The Holy Spirit is one in being with the Father and the Son as the third person of the Trinity. The Holy Spirit is equal to God in all ways; the Holy Spirit is God. There are numerous references to the Holy Spirit in the Old and New Testaments. The Holy Spirit has been at work with the Father and the Son since the beginning of time to bring about the plan for humankind’s salvation. During creation the Holy Spirit is referred to as the wind of God.
“In the beginning when God created the heavens and the earth, the earth was a formless void and darkness covered the face of the deep, while a wind from God swept over the face of the waters” (Genesis 1:1-2).

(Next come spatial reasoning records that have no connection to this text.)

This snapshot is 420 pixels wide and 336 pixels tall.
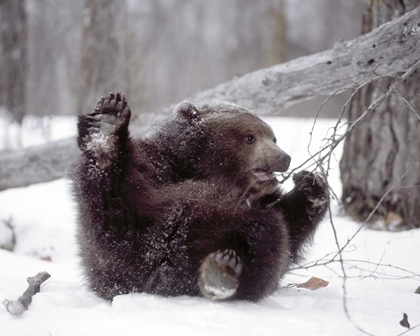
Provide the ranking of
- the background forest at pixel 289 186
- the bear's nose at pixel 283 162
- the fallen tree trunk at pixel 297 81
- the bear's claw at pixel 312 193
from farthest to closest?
the fallen tree trunk at pixel 297 81, the bear's claw at pixel 312 193, the bear's nose at pixel 283 162, the background forest at pixel 289 186

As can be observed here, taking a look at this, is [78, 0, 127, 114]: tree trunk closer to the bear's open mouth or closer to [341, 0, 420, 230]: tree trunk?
[341, 0, 420, 230]: tree trunk

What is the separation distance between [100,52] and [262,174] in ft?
16.3

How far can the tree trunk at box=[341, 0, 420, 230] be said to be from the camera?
4.54m

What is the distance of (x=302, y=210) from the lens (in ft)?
10.9

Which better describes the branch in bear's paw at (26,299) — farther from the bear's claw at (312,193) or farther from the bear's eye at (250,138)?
the bear's claw at (312,193)

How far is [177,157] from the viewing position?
3012 mm

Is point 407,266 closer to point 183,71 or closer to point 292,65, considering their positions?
point 292,65

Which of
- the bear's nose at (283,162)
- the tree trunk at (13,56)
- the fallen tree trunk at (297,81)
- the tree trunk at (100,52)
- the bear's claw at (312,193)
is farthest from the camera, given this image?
the tree trunk at (13,56)

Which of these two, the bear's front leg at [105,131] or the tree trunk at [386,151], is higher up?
the bear's front leg at [105,131]

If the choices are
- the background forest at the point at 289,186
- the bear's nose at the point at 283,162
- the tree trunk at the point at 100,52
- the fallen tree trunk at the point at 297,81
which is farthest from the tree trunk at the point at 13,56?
the bear's nose at the point at 283,162

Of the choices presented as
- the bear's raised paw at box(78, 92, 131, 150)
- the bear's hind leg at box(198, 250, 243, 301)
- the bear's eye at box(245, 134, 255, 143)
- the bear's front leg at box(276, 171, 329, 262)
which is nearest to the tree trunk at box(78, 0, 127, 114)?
the bear's eye at box(245, 134, 255, 143)

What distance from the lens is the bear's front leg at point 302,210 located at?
3.28 meters

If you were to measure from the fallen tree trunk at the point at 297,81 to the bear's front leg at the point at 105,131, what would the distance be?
473 mm

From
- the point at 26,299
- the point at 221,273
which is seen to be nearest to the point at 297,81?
the point at 221,273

The Holy Spirit active through history
The Holy Spirit was actively involved in the lives of people throughout the Old Testament period empowering individuals to carry out specific missions. In 1 Samuel we read that when Samuel grew old and was no longer able to serve as a judge God allowed Samuel to listen to the voice of the people and appoint a king to rule over them. After Samuel anointed Saul he told him that the Spirit of God would came upon him and he would receive the gift of prophecy. “When they came to there to the hill, there was a group of prophets to meet him; then the Spirit of God came upon him, and he prophesied among them” (1 Samuel 10:10).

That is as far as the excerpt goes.